This is an appeal from a judgment of the Superior Court in favor of defendants/appellees, and the denial of plaintiff/appellant’s motion for a new trial. This court has jurisdiction pursuant to Rule 47(e)(5), Rules of the Supreme Court.
Plaintiff was the sublessee of certain premises owned by defendant Dwain Es-per. On or about November 20, 1972, plaintiff was evicted and thereafter commenced the present action for wrongful termination of the lease, requesting among other things a preliminary injunction and damages, including punitive damages. After a hearing on the application for a preliminary injunction, the court consolidated the hearing with the trial on the merits pursuant to Rule 65(a)(2), Rules of Civil Procedure. Thereafter, plaintiff filed a request for a jury trial. The court subsequently entered a judgment for defendant.
Plaintiff argues that it was denied its constitutional right to a trial by jury. We agree.
The lower court consolidated the hearing for a preliminary injunction with a trial on *321the merits in a written memorandum opinion and order dated December 7, 1972. It appears from the record that at no time prior to or during the hearing were the parties made aware that final relief was to be granted.
The Arizona Constitution guarantees the right to a trial by jury. Ariz.Const. art. 2, § 23. This guarantee is echoed by Rule 65(a)(2), Rules of Civil Procedure, which requires the consolidation to be accomplished in such a manner “as to save to the parties any right they may have to trial by jury.”

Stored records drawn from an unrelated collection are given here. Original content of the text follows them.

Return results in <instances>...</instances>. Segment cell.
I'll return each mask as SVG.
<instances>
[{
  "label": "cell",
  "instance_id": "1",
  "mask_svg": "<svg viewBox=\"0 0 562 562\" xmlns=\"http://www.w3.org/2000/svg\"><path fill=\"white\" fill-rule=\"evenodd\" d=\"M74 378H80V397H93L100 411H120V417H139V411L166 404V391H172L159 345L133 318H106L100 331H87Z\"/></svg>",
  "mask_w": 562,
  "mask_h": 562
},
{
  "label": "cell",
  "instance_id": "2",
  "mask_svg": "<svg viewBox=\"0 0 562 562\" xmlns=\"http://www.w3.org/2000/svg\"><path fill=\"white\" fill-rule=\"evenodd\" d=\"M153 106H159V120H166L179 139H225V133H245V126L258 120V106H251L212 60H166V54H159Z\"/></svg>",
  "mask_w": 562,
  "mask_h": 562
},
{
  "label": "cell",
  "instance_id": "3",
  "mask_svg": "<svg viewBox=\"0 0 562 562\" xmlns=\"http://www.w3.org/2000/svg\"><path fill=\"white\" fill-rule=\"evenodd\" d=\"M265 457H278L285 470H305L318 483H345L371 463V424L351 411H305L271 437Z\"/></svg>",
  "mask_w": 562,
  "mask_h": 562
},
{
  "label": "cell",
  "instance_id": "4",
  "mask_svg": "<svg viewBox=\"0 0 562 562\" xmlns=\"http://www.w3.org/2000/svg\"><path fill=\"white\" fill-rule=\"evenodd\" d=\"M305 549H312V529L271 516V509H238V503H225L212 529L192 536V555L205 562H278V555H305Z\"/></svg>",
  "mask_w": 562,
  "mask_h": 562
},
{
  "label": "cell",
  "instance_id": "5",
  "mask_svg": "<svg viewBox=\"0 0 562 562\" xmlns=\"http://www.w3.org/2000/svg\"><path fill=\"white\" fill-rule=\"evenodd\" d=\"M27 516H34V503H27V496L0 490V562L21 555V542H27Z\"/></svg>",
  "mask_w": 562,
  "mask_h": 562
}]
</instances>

The consolidation of a hearing for a preliminary injunction with a trial on the merits pursuant to Rule 65(a)(2), Rules of Civil Procedure, without notifying the parties of the consolidation before or during the hearing, denies them the opportunity to make a proper demand for a trial by jury. The question of notice has been answered in the federal courts where an identical federal rule, Rule 65(a)(2), Federal Rules of Civil Procedure, was construed to impose upon the trial court “a requirement that the court inform the parties ‘before or after the commencement of the hearing’ that such action [consolidation] is contemplated.” TMT Trailer Ferry v. Union de Tronquistas de Puerto Rico Local 901, 453 F.2d 1171 (1st Cir. 1971); see also Puerto Rican Farm Workers v. Eatmon, 427 F.2d 210 (5th Cir. 1970); Nationwide Amusements, Inc. v. Nattin, 452 F.2d 651 (4th Cir. 1971); Capital City Gas Co. v. Phillips Petroleum Co., 373 F.2d 128 (2d Cir. 1967); Brooks v. Nacrelli, 415 F.2d 272 (3d Cir. 1969). We construe Rule 65(a)(2), Rules of Civil Procedure, to require the same notice. Notice of consolidation before or during the hearing is necessary in order to allow the parties to offer further testimony and to allow an opportunity to make a proper demand for a jury trial.

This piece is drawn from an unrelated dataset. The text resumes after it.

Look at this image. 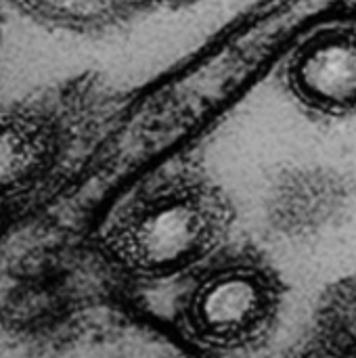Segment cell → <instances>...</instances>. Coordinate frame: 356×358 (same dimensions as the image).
Segmentation results:
<instances>
[{"instance_id":"cell-1","label":"cell","mask_w":356,"mask_h":358,"mask_svg":"<svg viewBox=\"0 0 356 358\" xmlns=\"http://www.w3.org/2000/svg\"><path fill=\"white\" fill-rule=\"evenodd\" d=\"M235 210L201 172H174L138 191L105 224L101 245L124 271L170 279L208 262L229 239Z\"/></svg>"},{"instance_id":"cell-2","label":"cell","mask_w":356,"mask_h":358,"mask_svg":"<svg viewBox=\"0 0 356 358\" xmlns=\"http://www.w3.org/2000/svg\"><path fill=\"white\" fill-rule=\"evenodd\" d=\"M281 281L262 260L241 254L208 266L185 300L183 321L193 340L214 350L256 344L281 306Z\"/></svg>"},{"instance_id":"cell-3","label":"cell","mask_w":356,"mask_h":358,"mask_svg":"<svg viewBox=\"0 0 356 358\" xmlns=\"http://www.w3.org/2000/svg\"><path fill=\"white\" fill-rule=\"evenodd\" d=\"M285 86L315 115H356V23L327 25L304 38L287 59Z\"/></svg>"},{"instance_id":"cell-4","label":"cell","mask_w":356,"mask_h":358,"mask_svg":"<svg viewBox=\"0 0 356 358\" xmlns=\"http://www.w3.org/2000/svg\"><path fill=\"white\" fill-rule=\"evenodd\" d=\"M350 187L329 168H298L273 189L266 212L273 227L285 237H306L334 224L348 208Z\"/></svg>"},{"instance_id":"cell-5","label":"cell","mask_w":356,"mask_h":358,"mask_svg":"<svg viewBox=\"0 0 356 358\" xmlns=\"http://www.w3.org/2000/svg\"><path fill=\"white\" fill-rule=\"evenodd\" d=\"M55 153L46 122L27 113L0 115V201L31 185Z\"/></svg>"},{"instance_id":"cell-6","label":"cell","mask_w":356,"mask_h":358,"mask_svg":"<svg viewBox=\"0 0 356 358\" xmlns=\"http://www.w3.org/2000/svg\"><path fill=\"white\" fill-rule=\"evenodd\" d=\"M315 336L332 358H356V277L329 283L313 313Z\"/></svg>"},{"instance_id":"cell-7","label":"cell","mask_w":356,"mask_h":358,"mask_svg":"<svg viewBox=\"0 0 356 358\" xmlns=\"http://www.w3.org/2000/svg\"><path fill=\"white\" fill-rule=\"evenodd\" d=\"M36 19L69 31H101L124 21L136 0H19Z\"/></svg>"},{"instance_id":"cell-8","label":"cell","mask_w":356,"mask_h":358,"mask_svg":"<svg viewBox=\"0 0 356 358\" xmlns=\"http://www.w3.org/2000/svg\"><path fill=\"white\" fill-rule=\"evenodd\" d=\"M138 4H183V2H191V0H136Z\"/></svg>"}]
</instances>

We have considered the entire record, and in light of our review, we instruct the Superior Court to schedule a jury trial upon the merits of all issues at the earliest possible date.*
Judgment of the Superior Court is vacated in its entirety. Remanded for proceedings not inconsistent with the above opinion.
HOLOHAN, J., and GARY K. NELSON, Court of Appeals, Judge, concurs.Note: GARY K. NELSON, Judge, Court of Appeals, Division One, was called to sit in this matter.
“Since an application for a preliminary injunction may be made in an action in which, with respect to all or part of the merits, there is a right to trial by jury, it is appropriate to add the caution appearing in the last sentence of the subdivision. In such a case the jury will have to hear all the evidence bearing on its verdict, even if some part of the evidence has already been heard by the judge alone on the application for the preliminary injunction.” Notes of Advisory Committee on Rules, 1966 amendment, Title 28 U.S.C.A., Rule 65, F.R.Civ.P., subdivision (a)(2).